-- Work to be completed --
Every line from the one holding "Ulam Labs among" to the end of the entries should be repeated exactly, with the pictures left out.

-- Given records --
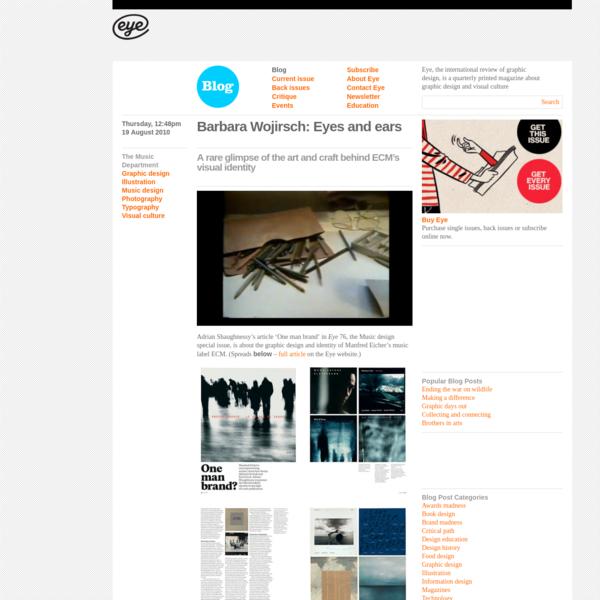 Eye Magazine | Blog | Barbara Wojirsch: Eyes and ears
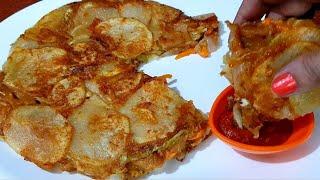 बन्दगोभी और आल का क्रिस्पी नाशता आपको जरूर पसंद आएगा| Crispy Vegetable & Potato Chilla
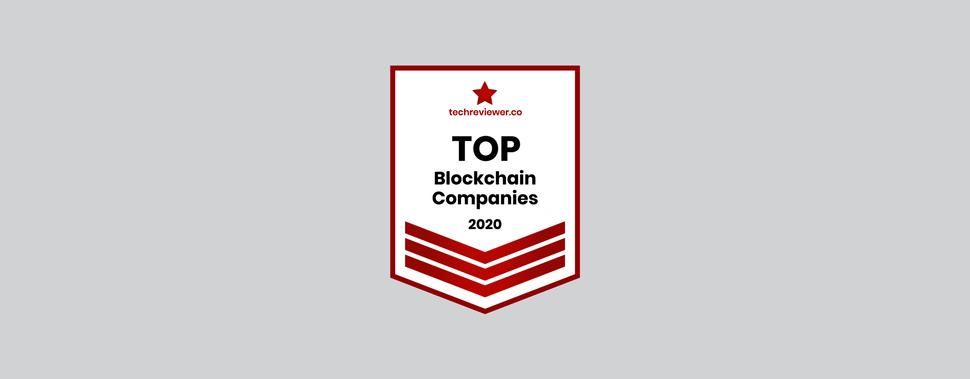 Ulam Labs among Top Blockchain Development Companies in 2020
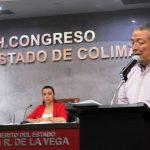 rogelio rueda pri congreso 150x150 - PRI presenta iniciativa para evitar accidentes por venta de pirotecnia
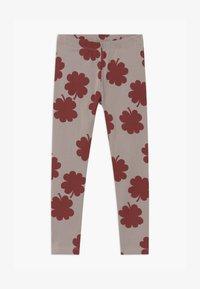 Mainio - Leggings - Trousers - vintage khaki - 0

-- Answer to this task --
 Ulam Labs among Top Blockchain Development Companies in 2020
 rogelio rueda pri congreso 150x150 - PRI presenta iniciativa para evitar accidentes por venta de pirotecnia
 Mainio - Leggings - Trousers - vintage khaki - 0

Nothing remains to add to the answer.